__Document excerpt__:
════════
Aside from some generalised anomie, some bitter regret and a little melancholia , I was succeeding – until I crunched down on an Arnott’s Shape in the wrong way. Shape as in the biscuit. If it really is a biscuit. And, more precisely, one of the novel varieties which caused such searing controversy through 2016.
I happened to put pressure on a sensitive tooth and it reacted with spiralling, mind-numbing agony. I held my poor face all night as the pain throbbed to the beat of my heart. My dentist prescribed me antibiotics the next morning. The morning after that he prescribed me the ‘forte’ version of those antibiotics when I presented at the clinic in my bedclothes, terrifying the occupants of his waiting room with the angry grapefruit-sized excrescence on my jaw.
Having a feculent, oozing lump like that appear in one’s system, so close to the brain, is a serious health concern. On top of the pain, I became feverish, nauseous, and fatigued. I battened myself down for the long haul and now, two weeks later, I can almost imagine feeling well. The tooth is doomed of course; it’s still sore, I still feel deeply infected, but I’m sitting here writing this, am I not?
In the past this would have been a perfect occasion for my depression to latch on, leading to months of hebephrenic idleness, but this time, touch wood, not so much.
════════
__Data__:
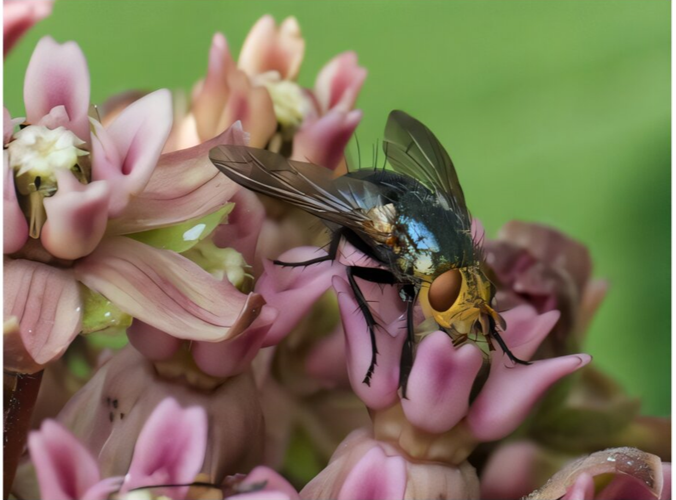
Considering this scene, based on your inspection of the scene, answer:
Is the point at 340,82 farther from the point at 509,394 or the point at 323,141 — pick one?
the point at 509,394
════════
__Prompt__:
Continue the essay about the tooth infection from its last sentence. You won't need the data for this.

__Written reply__:
Depression is heavily associated with Hep C. The dynamics and the mechanics of this are doubtlessly very complex, but the link seems real. Personally, there are a few extra factors that contribute to my depression, so I harboured few hopes that the blackness would be entirely lifted after I shucked the virus. This said, my relatively rapid recovery from the dental crisis may just have revealed some newfound psychic stamina.
I suffered from Hep C for more than three decades. Over that significant stretch of time, behaviour patterns were laid down and then fortified. I suspect that , even if the prime cause is removed (The Hep C), many of those patterns will endure to varying extents. The habit of depression is one, and for myself I need to remain perpetually vigilant, deploying whatever defences I have at the merest hint of that stultifying demon rearing up.
(As an aside, may I mention (if not recommend) an online text-based game called Depression Quest. I haven’t worked through the whole thing, but what I’ve seen seems to show a very good understanding of the condition, particularly as it pertains to stress, anxiety and motivation.)
Speaking more generally, there seems to be a tendency – I know I’ve felt it – to feel that once your Hep C is eliminated one can return completely to a normal way of living. In many cases this is justified of course, particularly for the non-symptomatic. But for those who have sustained serious liver damage, it may be an issue.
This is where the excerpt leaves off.